Stock Love In A Time Of Zero Rates

Submitted by Nicholas Colas of DataTrek Research

How much more can US equity valuations expand as interest rates continue to drop? An analysis of German/Japanese equities says “not at all”, even though sovereign rates there are negative. Further, S&P 500 valuation history from 2012 and 2016 (when 10-year Treasuries were below 2.0%) agrees; multiples were either lower (2012) or the same (2016) as now. Bottom line: we’re near the top of rate-driven P/E multiple revisions, and now it will be up to earnings/trade talks to propel markets higher.

It’s not just the S&P 500 hitting a new record last week: data from Bloomberg shows the dollar amount of global debt sporting negative yields broke to a new high as well. The data (link at the end of this section):

  • $13 trillion of global debt now has a negative yield, assuring a nominal loss for any buyers at current levels.
  • It’s not just German and Japanese sovereigns in the mix here. Austrian, French and Swedish 10-years hit new negative yield levels.
  • A quarter of that $13 trillion is in the corporate debt market.

On paper, this should be fantastic for global equity valuations and also help boost US stocks:

  • As yields decline, the discount rate used to value future corporate cash flows should drop as well.
  • The math here is simple enough. At a 7% discount rate, for example, $100/year of cash flow is worth $1,429 ($100/0.07). Drop the risk free rate by 1.0 percentage point and the same $100/year is worth $1,667 ($100/0.06). That’s a 17% increase in value ($238) even though cash flows are unchanged.
  • No coincidence, therefore, that the S&P 500 is +18% in 2019 as 10-year yields have dropped by 73 basis points from their January highs (2.78%) to now (2.06%)

The question now: “How much can negative yields help valuations from here?” We pulled a few case studies to answer that question.

Case Study #1: Japan, the country most associated with negative interest rates:

  • Current 10-year JGB yield: -0.17%
  • Current forward Price/Earnings ratio for the MSCI Japan Index: 12.6x
  • YTD/One year return for MSCI Japan in dollar terms: +7.4%, -7.5%

Verdict: Even at near-zero/negative rates, Japan has seen both lackluster equity returns over the last year and low valuations relative to US equities (S&P 500 trading for 16.8x).

Case Study #2: Germany, the epicenter of the current global trend to negative yields:

  • Current 10-year Bund yield: -0.28%
  • Current forward P/E ratio for the MSCI Germany Index: 12.3x
  • YTD/One year return for the MSCI German Index in dollar terms: +9.5%, -9.4%

Verdict: Same as Japan – even the recent move to negative rates has not put a fire under German equities (1-month returns -0.4%).

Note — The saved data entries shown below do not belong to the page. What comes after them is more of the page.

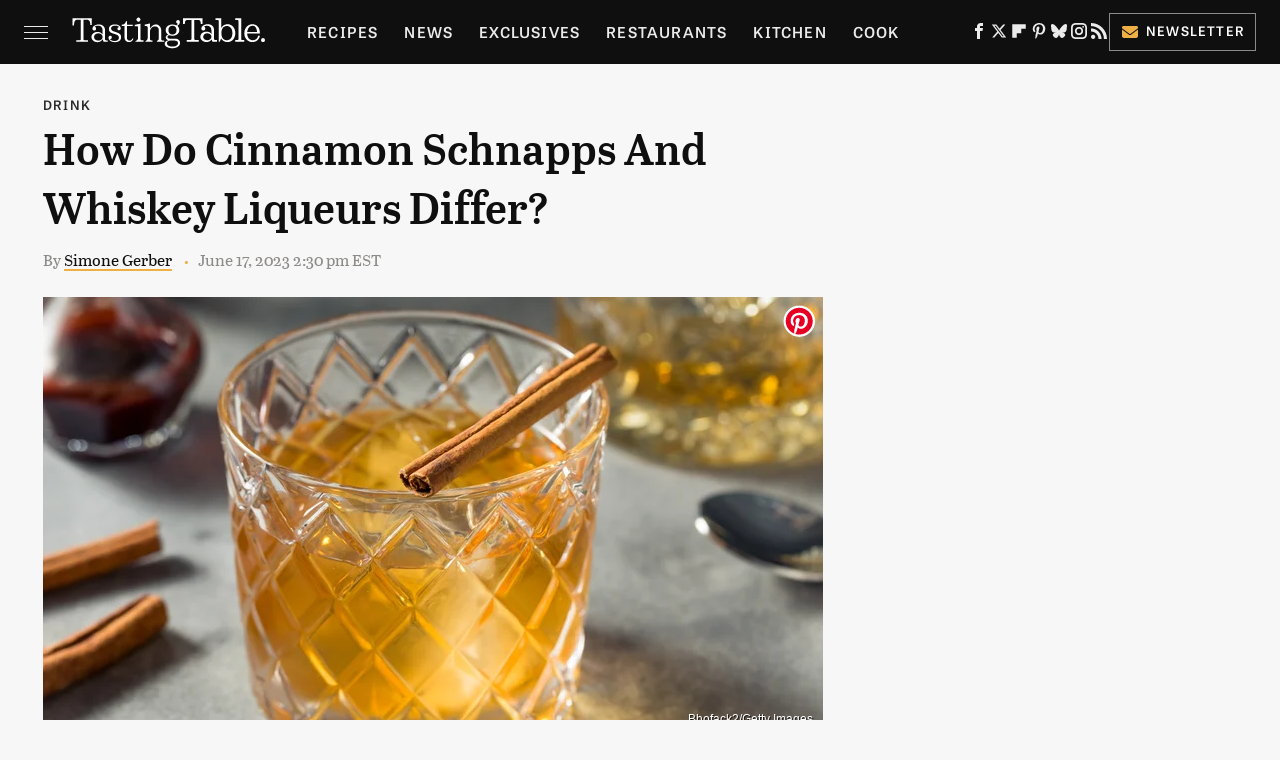

--- FILE ---
content_type: text/html
request_url: https://api.intentiq.com/profiles_engine/ProfilesEngineServlet?at=39&mi=10&dpi=936734067&pt=17&dpn=1&iiqidtype=2&iiqpcid=ec485937-69c6-4b10-b7d1-3c76fe281020&iiqpciddate=1769244564113&pcid=e20d8ed7-ff92-4020-8c11-474d45345a27&idtype=3&gdpr=0&japs=false&jaesc=0&jafc=0&jaensc=0&jsver=0.33&testGroup=A&source=pbjs&ABTestingConfigurationSource=group&abtg=A&vrref=https%3A%2F%2Fwww.tastingtable.com
body_size: 54
content:
{"abPercentage":97,"adt":1,"ct":2,"isOptedOut":false,"data":{"eids":[]},"dbsaved":"false","ls":true,"cttl":86400000,"abTestUuid":"g_f1052527-8b5e-4a9b-89d2-30c2f933d3cd","tc":9,"sid":1761493891}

Case Study #3: the US in 2012 and 2016, when Treasuries saw their all-time lowest yields:

  • 2012 average daily 10-year Treasury yield: 1.80%. S&P 500 total return in 2012: 15.9%. Average forward P/E ratio (per FactSet): 12.0x.
  • 2016 average daily 10-year Treasury yield: 1.84% S&P 500 total return in 2016: 11.8%. Average forward P/E ratio: 16.5x.
  • Worth noting; S&P 500 earnings grew by 6.0% in 2012 but just 0.5% in 2016

Verdict: the 2 years with the lowest Treasury yields saw valuations either lower (12.0x) or the same (16.5x) as today. Rates in 2012 and 2016 were modestly lower than Friday’s 2.06% close. US stocks still worked, but largely because of hopes for cyclically improving earnings.

The bottom line: there are clearly diminishing returns from ever-lower long run interest rates when it comes to how they inform equity valuations. Current valuations for German/Japanese equities show that outright negative rates do not help; both trade at sizable discounts to US stocks even though Treasuries pay much larger coupons. And when Treasury yields dip below 2.0%, as they did in 2012 and 2016, valuations don’t get much higher than today.

Why don’t yields help in the way simple valuation math says they should? We’ll wrap up with 3 ideas on this point:

  • Negative rates are a sign that the transmission mechanism between monetary policy and the real economy is broken. Economic actors and market participants are therefore reluctant to spend and/or invest.
  • They also signal that deflationary pressures are building, potentially reducing consumption and therefore future earnings power.
  • Looking just at today’s situation, negative sovereign debt yields push capital into riskier corporate debt at a time when this asset class may already be over-stretched. In the US, for example, total corporate debt is 48% of GDP, an all time record. This “crowding in” phenomenon makes the economy more fragile and threatens earnings stability in the next downturn.

The upshot from all this: history says don’t look for multiple expansion as global rates plumb fresh lows. Equity returns – in the US and elsewhere – will have to come from earnings growth now. All that puts extra pressure on the Trump/XI meeting at the G20 meeting later this week.